Sunday, November 8, 2009

Repo Man (Universal, 1984)

by Mark Gabrish Conlan • Copyright © 2009 by Mark Gabrish Conlan • All rights reserved

I hadn’t seen Repo Man since it was at least relatively new (on premium cable in 1985), and Charles remembered a heavily censored version from the USA Network back when it had some pretty wild stuff (including videos by Bob Marley and U2, the legendary 1965 rock concert video The T.A.M.I. Show, movies like Ladies and Gentlemen, the Fabulous Stains and schlock classics like the Bela Lugosi Monograms) that included some scenes that weren’t in the theatrical release and turned up on this DVD as “deleted scenes.” I liked it then and it holds up quite well today.

Data segment:
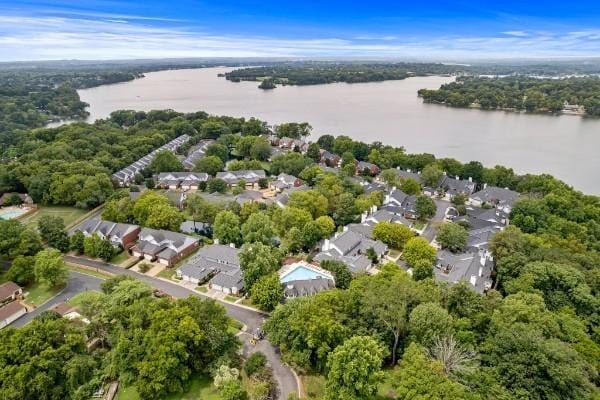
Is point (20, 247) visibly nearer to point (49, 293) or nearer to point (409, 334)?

Requirement A: In the Repo Man review, swap "DVD" for "Blu-ray" and give the passage from "Repo Man (Universal, 1984)" up to and including "quite well today.".
Requirement B: Sum up the Repo Man review in two sentences.
Requirement C: Carry the Repo Man review further from its last sentence.

Final result A:
Repo Man (Universal, 1984)

by Mark Gabrish Conlan • Copyright © 2009 by Mark Gabrish Conlan • All rights reserved

I hadn’t seen Repo Man since it was at least relatively new (on premium cable in 1985), and Charles remembered a heavily censored version from the USA Network back when it had some pretty wild stuff (including videos by Bob Marley and U2, the legendary 1965 rock concert video The T.A.M.I. Show, movies like Ladies and Gentlemen, the Fabulous Stains and schlock classics like the Bela Lugosi Monograms) that included some scenes that weren’t in the theatrical release and turned up on this Blu-ray as “deleted scenes.” I liked it then and it holds up quite well today.

Final result B: The reviewer had not seen Repo Man since 1985 on premium cable, and Charles remembered a heavily censored USA Network version that included scenes missing from the theatrical release, which turned up on this DVD as deleted scenes. The reviewer liked the film then and finds that it holds up quite well today.

Final result C:
Written and directed by Alan Cox, Repo Man has earned a reputation as the first youth movie that rendered itself deliberately, jaggedly obscure to reflect the alienation of its 20-something slacker characters — which it wasn’t; Jeff Lieberman’s Blue Sunshine, made in 1976, anticipated much of the style of this film (though the MacGuffin in that was a bad drug instead of a mysterious car containing a trunk full of energy either from a nuclear weapon or the bodies of dead aliens — Cox set Repo Man in New Mexico, probably because it was close to Roswell, though he shot in and around L.A. and many of the cityscapes are readily recognizable) and was ubiquitously available in the early 1980’s (KTLA ran it fairly often on their late-night movie show) and ready to influence future filmmakers.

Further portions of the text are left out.